Provided information:
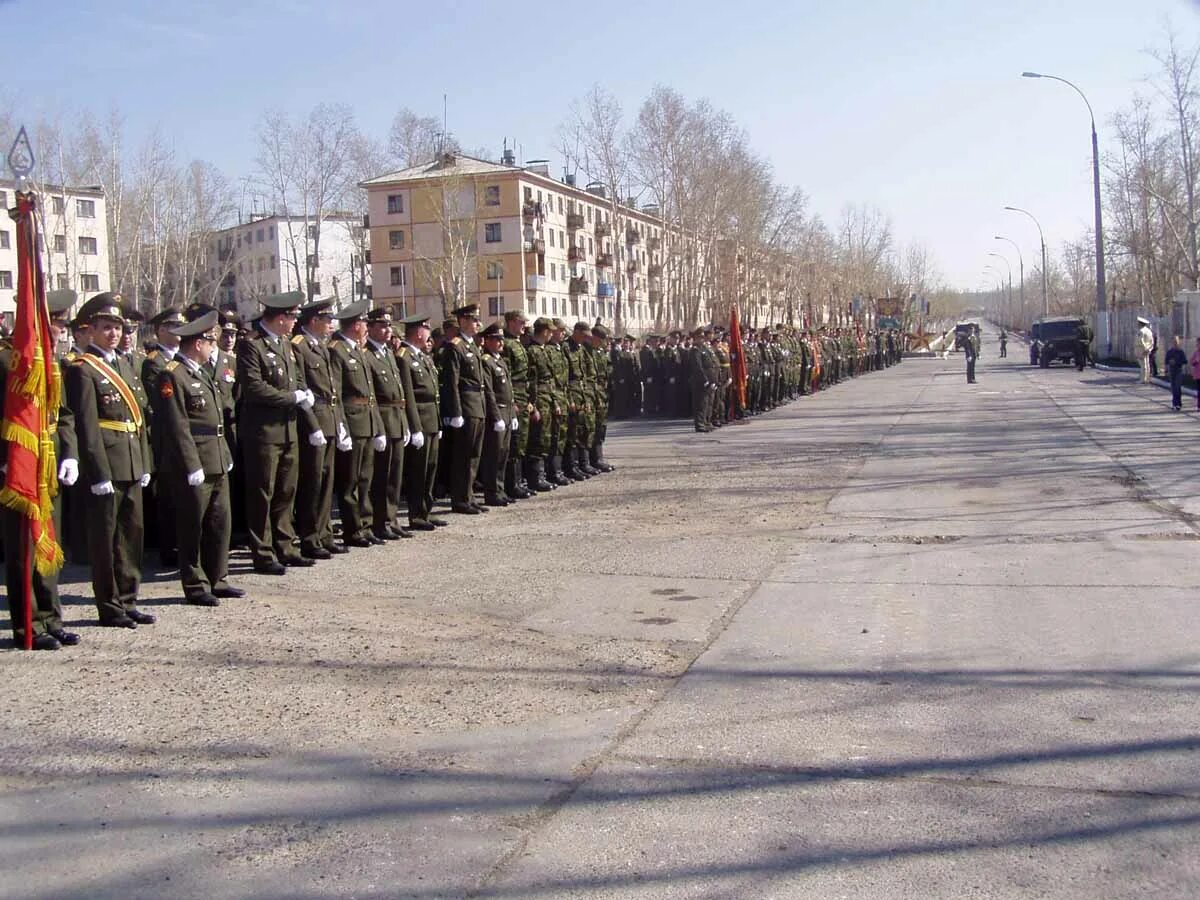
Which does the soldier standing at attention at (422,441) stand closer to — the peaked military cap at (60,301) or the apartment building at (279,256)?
the peaked military cap at (60,301)

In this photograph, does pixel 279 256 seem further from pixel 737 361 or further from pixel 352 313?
pixel 352 313

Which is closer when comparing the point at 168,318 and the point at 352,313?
the point at 168,318

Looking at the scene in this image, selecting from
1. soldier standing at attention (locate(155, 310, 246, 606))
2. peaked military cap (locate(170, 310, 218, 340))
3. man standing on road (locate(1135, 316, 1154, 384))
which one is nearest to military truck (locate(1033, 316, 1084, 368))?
man standing on road (locate(1135, 316, 1154, 384))

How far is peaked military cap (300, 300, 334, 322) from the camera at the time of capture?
998cm

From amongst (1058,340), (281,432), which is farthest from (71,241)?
(281,432)

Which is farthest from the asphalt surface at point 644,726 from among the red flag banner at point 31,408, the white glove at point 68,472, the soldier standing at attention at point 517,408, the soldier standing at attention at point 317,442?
the soldier standing at attention at point 517,408

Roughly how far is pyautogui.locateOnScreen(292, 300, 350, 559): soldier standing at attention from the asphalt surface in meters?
0.35

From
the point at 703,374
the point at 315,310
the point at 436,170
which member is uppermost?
the point at 436,170

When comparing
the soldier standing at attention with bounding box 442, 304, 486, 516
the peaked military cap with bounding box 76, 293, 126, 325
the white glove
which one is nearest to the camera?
the white glove

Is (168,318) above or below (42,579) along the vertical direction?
above

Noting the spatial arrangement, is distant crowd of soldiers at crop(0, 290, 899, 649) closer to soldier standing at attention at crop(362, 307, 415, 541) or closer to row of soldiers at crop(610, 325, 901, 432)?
soldier standing at attention at crop(362, 307, 415, 541)

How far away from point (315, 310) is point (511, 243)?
69.9 m

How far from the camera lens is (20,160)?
704 centimetres

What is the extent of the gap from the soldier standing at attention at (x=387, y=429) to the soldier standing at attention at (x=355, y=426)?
121mm
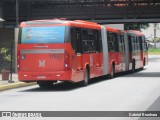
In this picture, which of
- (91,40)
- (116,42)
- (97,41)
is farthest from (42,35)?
(116,42)

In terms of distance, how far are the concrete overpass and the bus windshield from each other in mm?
18081

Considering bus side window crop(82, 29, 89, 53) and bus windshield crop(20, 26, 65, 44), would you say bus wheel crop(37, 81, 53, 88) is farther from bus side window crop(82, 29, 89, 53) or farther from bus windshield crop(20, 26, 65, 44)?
bus windshield crop(20, 26, 65, 44)

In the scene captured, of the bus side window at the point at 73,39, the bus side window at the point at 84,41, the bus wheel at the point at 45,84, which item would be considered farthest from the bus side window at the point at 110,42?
the bus side window at the point at 73,39

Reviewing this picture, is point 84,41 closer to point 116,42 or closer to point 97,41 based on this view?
point 97,41

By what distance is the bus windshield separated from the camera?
20688 millimetres

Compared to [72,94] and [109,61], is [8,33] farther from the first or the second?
[72,94]

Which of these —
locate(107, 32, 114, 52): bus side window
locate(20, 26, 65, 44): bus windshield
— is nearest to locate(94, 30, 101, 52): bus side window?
locate(107, 32, 114, 52): bus side window

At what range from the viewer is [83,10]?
4069 cm

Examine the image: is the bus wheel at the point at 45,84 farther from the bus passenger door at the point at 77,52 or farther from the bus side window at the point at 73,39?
the bus side window at the point at 73,39

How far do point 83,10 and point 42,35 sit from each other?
20.0 metres

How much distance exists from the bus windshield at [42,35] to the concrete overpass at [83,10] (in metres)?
18.1

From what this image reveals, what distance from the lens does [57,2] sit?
41.9 metres

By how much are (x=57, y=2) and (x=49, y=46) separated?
21641 mm

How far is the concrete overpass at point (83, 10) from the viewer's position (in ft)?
130
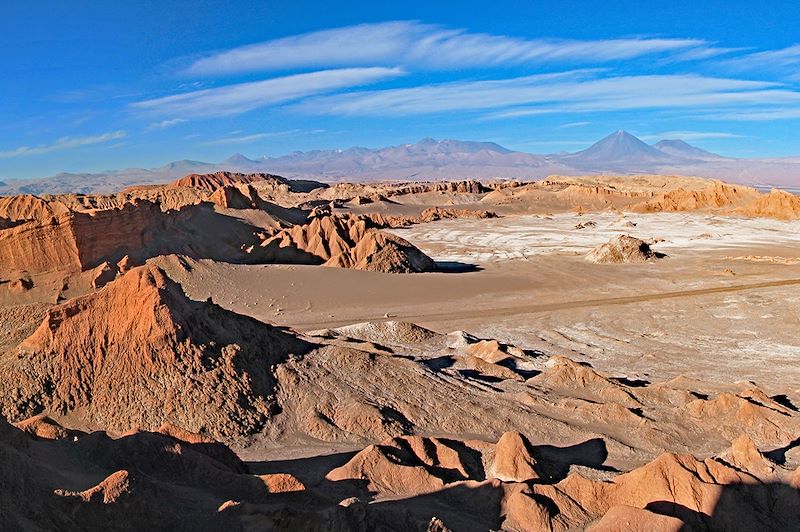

Task requirements: Please go through the records, locate each line that contains the word "this", and copy those lines out.

Solved exercise:
In this photograph, does pixel 279 256 seem further from pixel 737 361 or further from pixel 352 313?
Looking at the scene in this image, selecting from
In this picture, which of
Reviewing this picture, is point 84,41 closer to point 116,42 or closer to point 97,41 based on this view?
From what this image reveals, what distance from the lens does [57,2] sit?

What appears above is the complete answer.